Byzantine and Christian Museum
Another of Athens’ powerhouse museums, the Byzantine and Christian Museum offers a more specialised experience than the vast Acropolis Museum. Specialising in artefacts ranging from the 3rd Century through the end of the Medieval period, the museum features over 25,000 relics from this rich period of history. It is considered to be one of the premier museums specialising in Byzantine Art. An essential destination for those with an interest in Byzantine history as well as the general history of Athens.
Museum of Islamic Art
While many associate Athens with the history of the Ancient World and the Byzantine Period, people often forget the cultural impact of centuries of Ottoman rule upon the city, and Greece in general. There are few better destinations to learn about this than the Museum of Islamic Art, or the Benaki Museum, which houses the most extensive collection of Islamic art in the country. The museum draws attention to the extensive cultural exchange between Greece and the Middle East, from ancient times up until the end of the Ottoman Empire.

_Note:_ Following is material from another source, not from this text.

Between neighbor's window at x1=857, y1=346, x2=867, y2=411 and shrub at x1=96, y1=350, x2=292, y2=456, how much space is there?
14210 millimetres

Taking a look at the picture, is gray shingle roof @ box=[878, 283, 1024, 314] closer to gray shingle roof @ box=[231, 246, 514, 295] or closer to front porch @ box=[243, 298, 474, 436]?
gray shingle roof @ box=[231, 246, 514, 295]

National Museum of Contemporary Art, Athens
In recent years, Athens has emerged as an increasingly prominent centre for contemporary art. There are a plethora of top-tier small contemporary art galleries dotted throughout the city, but one should not miss the city’s national gallery. The top centre for contemporary art in the country, the National Museum of Contemporary Art, Athens, or EMST is one of the most forward-thinking contemporary art galleries in the world and one of Greece’s premier cultural centres. Balancing both Greek and international artists, the museum is particularly well-known for its extensive collection of video art. While many visit Athens for its ancient arts and treasures, it is not worth missing out on its more contemporary riches.

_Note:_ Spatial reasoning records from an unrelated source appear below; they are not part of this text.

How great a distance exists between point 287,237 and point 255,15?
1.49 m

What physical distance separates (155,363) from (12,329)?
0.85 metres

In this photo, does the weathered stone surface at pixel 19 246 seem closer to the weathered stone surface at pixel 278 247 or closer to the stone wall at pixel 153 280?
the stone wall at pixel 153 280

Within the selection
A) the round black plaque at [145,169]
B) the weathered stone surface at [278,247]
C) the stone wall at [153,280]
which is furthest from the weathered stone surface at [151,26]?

Agora-Athens Central Market
Athens is a city highly regarded for its bazaar culture, and Agora-Athens Central Market is the most famous and popular of many. A bustling hub of urban activity, the market is a great place to sample authentic Greek cuisine from all corners of the country for a cheap price. The market is both a top cultural experience and a great destination to save money on top-tier Greek food.
Temple of Poseidon
A short drive away from the city centre on Cape Sounion is one of Ancient Athens’ most enduring monuments-the Temple of Poseidon. Dating back to the mid-5th Century, the remnants of a once-great temple are amongst the best-known relics of the Ancient World. One of the most impressive sights in Greece and certainly worth visiting, especially those who shy away from excessive crowds at the more well-known Parthenon.
A hill reaching a height of 300 metres, Mount Lycabettus is a popular tourist destination, mainly for its unparalleled vantage point of the city below. Accessible by a funicular railway system, the hill is also home to a number of other sites, including a large amphitheatre as well as a prominent 19th Century Church-the Chapel of St. George. Also popular amongst hikers, Mount Lycabettus is a must-see location which caters to a number of different tastes.
Church of the Holy Apostles
One of the best-known sites in the Ancient Agora of Athens, the Church of the Holy Apostles dates back to the end of the 10th Century and one of the oldest surviving relics of this period. The first major church established during the Byzantine period, the Church is one of the most culturally significant Christian sites in the country.